> **What you should do**
Could you print the volleyball passage word for word, starting at "The Volley (front" and ending at "slightly tilted upward."?
++++ Quoted passage
The Volley (front face pass)
The overhand face pass is the chief method of setting the ball up for the spiking attempt. Because it is so accurate the face pass should be used as often as possible. However, difficult balls such as hard spikes and serves should not be handled by means of a face pass.
The Following Principles Should Be Observed When Volleying:
i) Ready position
  • assume a position behind the ball and in direct alignment with the midline of the body and the target.
  • the feet should be in a front-back stride position.
  • the knees should be flexed with the weight equally distributed over both feet.
  • the upper body should be upright, with the chest open and slightly tilted upward.
  • the hands are held above the upturned face and form a triangle through which the eyes focus on the oncoming ball. The thumbs are pointing straight back toward the eyes. The elbows are bent at an angle of 90 degeees the wrists are extended as far back as possible. The elbows should be in front of the shoulder at a 45 degree angle.
ii) Contact
  • contact is made primarily with the thumbs and pads of the forefingers, the remaining fingers act to guide the ball.
  • prior to contact the legs begin to extend slightly.
  • as the ball is contacted, extension of the legs continues and extension of the elbows and wrists begins
  • as the arms complete their extension the wrists snap up and forward, volleying the ball out.
iii) Follow through
  • after the ball is contacted the ankles, knees, hips, elbows and wrists should be fully extended to form a relatively straight line.
  • the body weight should be forward as the player steps in the direction of the target.
The Serve:
Serving is one of the most neglected aspects of volleyball. Many games are lost because of service errors. Thus, a "safe" and accurate serve is essential. Power serves are used infrequently because they are inaccurate and are relatively easy to receive. Most top players use "floater" serves because they are accurate and have irregular flight which may cause the receiver to commit a reception error.
++++++++
++++ Dataset section
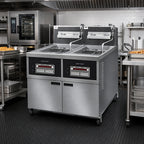 Thumbnail image #2 for Henny Penny OFE342.0 2-Well Electric Open Fryer with Built-In Filter and Stainless Steel Construction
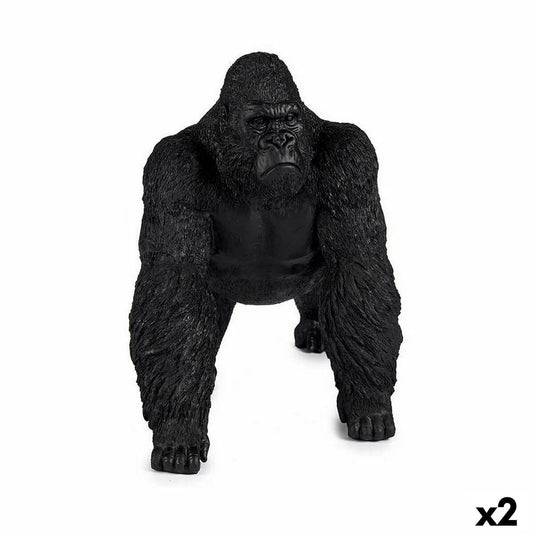 Statua Decorativa Gorilla Nero 20 x 27 x 34 cm (2 Unità)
++++++++
> **Problem solution**
The Volley (front face pass)
The overhand face pass is the chief method of setting the ball up for the spiking attempt. Because it is so accurate the face pass should be used as often as possible. However, difficult balls such as hard spikes and serves should not be handled by means of a face pass.
The Following Principles Should Be Observed When Volleying:
i) Ready position
  • assume a position behind the ball and in direct alignment with the midline of the body and the target.
  • the feet should be in a front-back stride position.
  • the knees should be flexed with the weight equally distributed over both feet.
  • the upper body should be upright, with the chest open and slightly tilted upward.